Reggio philosophy is put into practice when teachers observe and record what children already know, are curious about, and what challenges them. Teachers then structure the environment to help children expand their academic and social potentials. They do so by encouraging curiosity, discovery and meaningful learning in developmentally appropriate ways. Long-term projects connect core academic areas in and out of the classroom.
As a Reggio-inspired school, we have selected the following core Reggio components into our program at every level: inquiry and emergent curriculum, environment, and documentation.
Inquiry and Emergent Curriculum
Our experienced educators begin each year with a question that they are whole-heartedly curious about based on the students in their class. These questions change each year based on genuine and organic connections between teaching teams and their community of learners. Curriculum unfolds based on the interests of the students and where their imaginations take them.
Environment plays a huge role in the learning process for young children. We know that children see and appreciate beauty just as adults do, and we build our classroom environments from this premise. For example, we organize art materials by color as our youngest learners begin to recognize and name them. We mount and display art work in a gallery style as our older learners explore what they are capable of.
Environment can also help teach children independence. We put materials within their reach with the expectation that they will learn how to mindfully care for them, to take things out as needed and responsibly put them away when finished. We teach them and then trust them to care for their environment safely.
We take seriously both the work and the words of our students. Our teachers take time to document each child’s process of learning at school and take photos of them engaged in activities. We record the words they use, and display their final products with great care. As we listen to their words, write them down, and display them for the whole community to see, they begin to understand that their words have power. This is a crucial building block in their development of both self-esteem and literacy.

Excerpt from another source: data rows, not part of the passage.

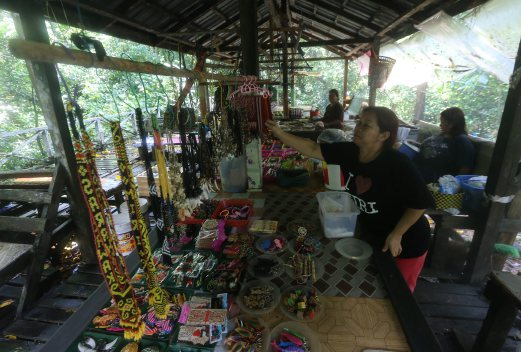 Sunta Jok is just one of the traders selling souvenirs at Niah cave. Pix by YAZIT RAZALI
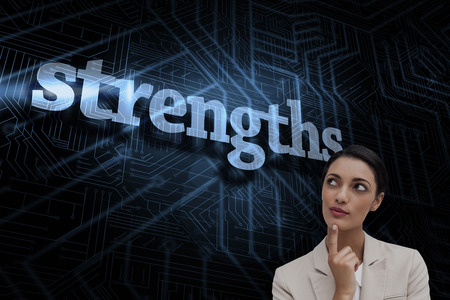 The word strengths and smiling businesswoman thinking against futuristic black and blue background Stock Photo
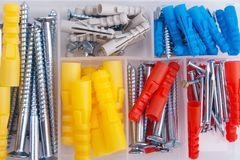 Screws and plugs in plastic toolbox, top view Stock Photography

Additionally, we believe that early childhood education is not only about the important experiences at school, but also about the reflection of these experiences with family at home. We want parents to see the light-bulb moments each child is having at Foundation School, so they too can be a part of this meaningful process. Parents receive comprehensive weekly emails about what their children are learning at school to facilitate at-home discussion and discovery.
Judaism and Spirituality
Our goal is to make meaning of our time together at Foundation School, through the movement of Jewish time over the course of our year together. Jewish content – both religious and spiritual – is blended into every aspect of our program and curriculum.
For example, all students start the week together with Havdalah led by Rabbi Eve to create mindfulness, thankfulness and intention for the coming week. We celebrate Shabbat on Fridays ending our week together as a community, including a dynamic Shabbat service, and special Shabbat guests. We utilize Hebrew vocabulary, sing traditional songs, and discuss age-appropriate stories from the Torah.
All Jewish holidays are observed and celebrated in our school and as part of the community with age-appropriate experiences.